# What is required:
Revise the records below by replacing every occurrence of "camera" with "observer", leaving all other text unchanged. Omit the pictures from your answer.

# Records supplied:
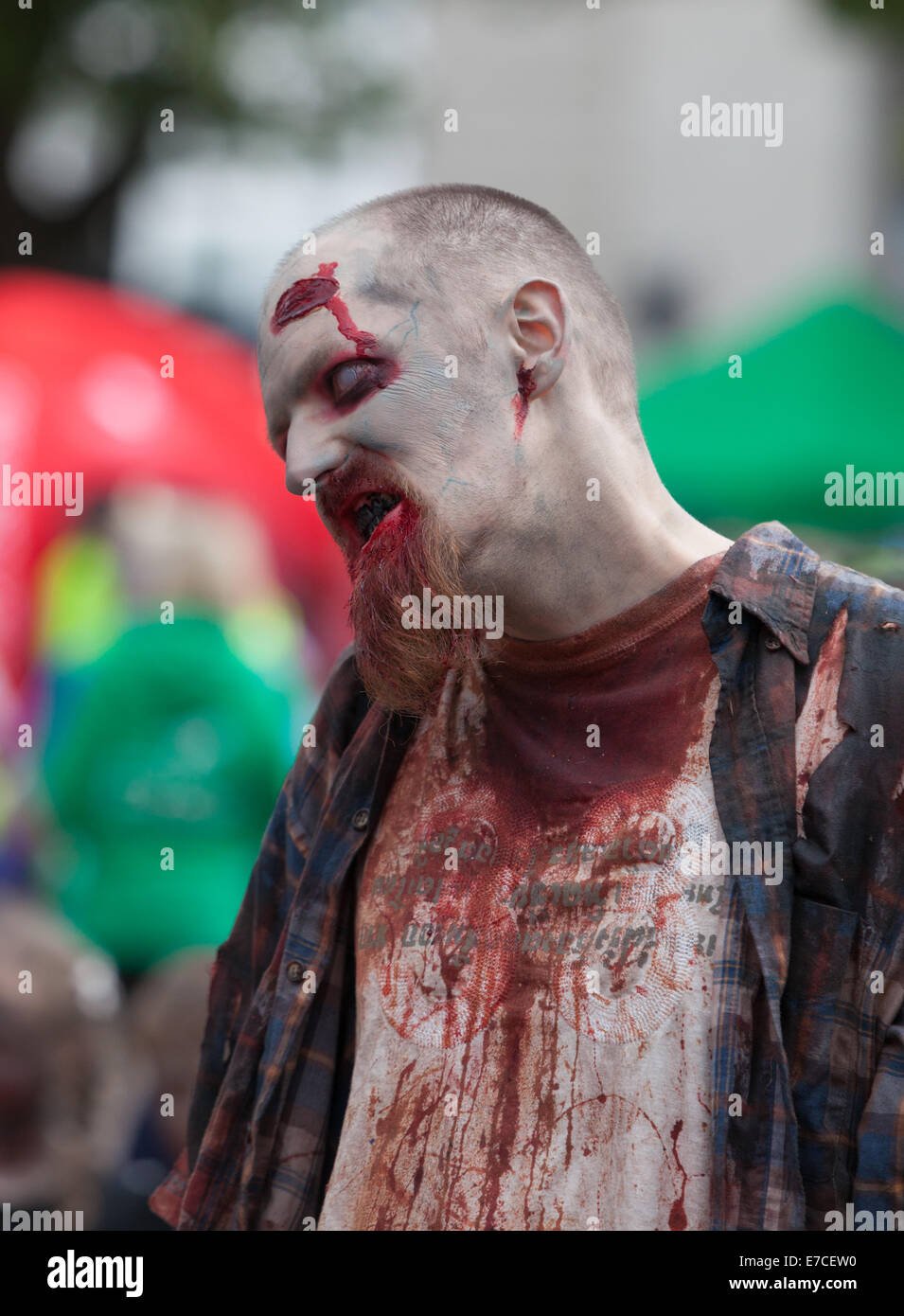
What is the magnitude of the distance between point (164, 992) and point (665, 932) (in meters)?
2.37

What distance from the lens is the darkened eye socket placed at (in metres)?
2.53

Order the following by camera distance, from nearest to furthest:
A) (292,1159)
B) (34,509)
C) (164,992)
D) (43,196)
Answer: (292,1159)
(164,992)
(34,509)
(43,196)

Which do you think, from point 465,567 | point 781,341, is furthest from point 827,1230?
point 781,341

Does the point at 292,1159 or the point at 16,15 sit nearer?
the point at 292,1159

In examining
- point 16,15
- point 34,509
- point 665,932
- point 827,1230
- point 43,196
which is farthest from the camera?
point 43,196

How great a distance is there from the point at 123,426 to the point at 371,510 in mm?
4556

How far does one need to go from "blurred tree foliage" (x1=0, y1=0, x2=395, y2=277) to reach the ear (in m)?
8.74

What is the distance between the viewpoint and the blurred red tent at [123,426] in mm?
6551

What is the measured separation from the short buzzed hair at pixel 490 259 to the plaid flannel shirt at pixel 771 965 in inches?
17.1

# Solution:
What is the magnitude of the distance between point (164, 992) and point (665, 932) (in meters)?
2.37

What distance from the lens is the darkened eye socket placed at (in metres)?
2.53

Order the following by observer distance, from nearest to furthest:
A) (292,1159)
B) (34,509)
C) (164,992)
D) (43,196)
Answer: (292,1159)
(164,992)
(34,509)
(43,196)

Which do you think, from point 465,567 | point 781,341, is furthest from point 827,1230?
point 781,341

Does the point at 292,1159 or the point at 16,15 sit nearer?
the point at 292,1159

In examining
- point 16,15
- point 34,509
- point 665,932
- point 827,1230
- point 43,196
which is farthest from the observer?
point 43,196

How great a distance is there from the point at 123,426 to the point at 371,510 in mm?
4556

How far does one need to go from "blurred tree foliage" (x1=0, y1=0, x2=395, y2=277) to reach the ear (in m)?
8.74

What is the distance between the viewpoint and the blurred red tent at [123,426] in mm?
6551

What is the measured separation from the short buzzed hair at pixel 490 259 to the plaid flannel shirt at pixel 771 965 in inches?
17.1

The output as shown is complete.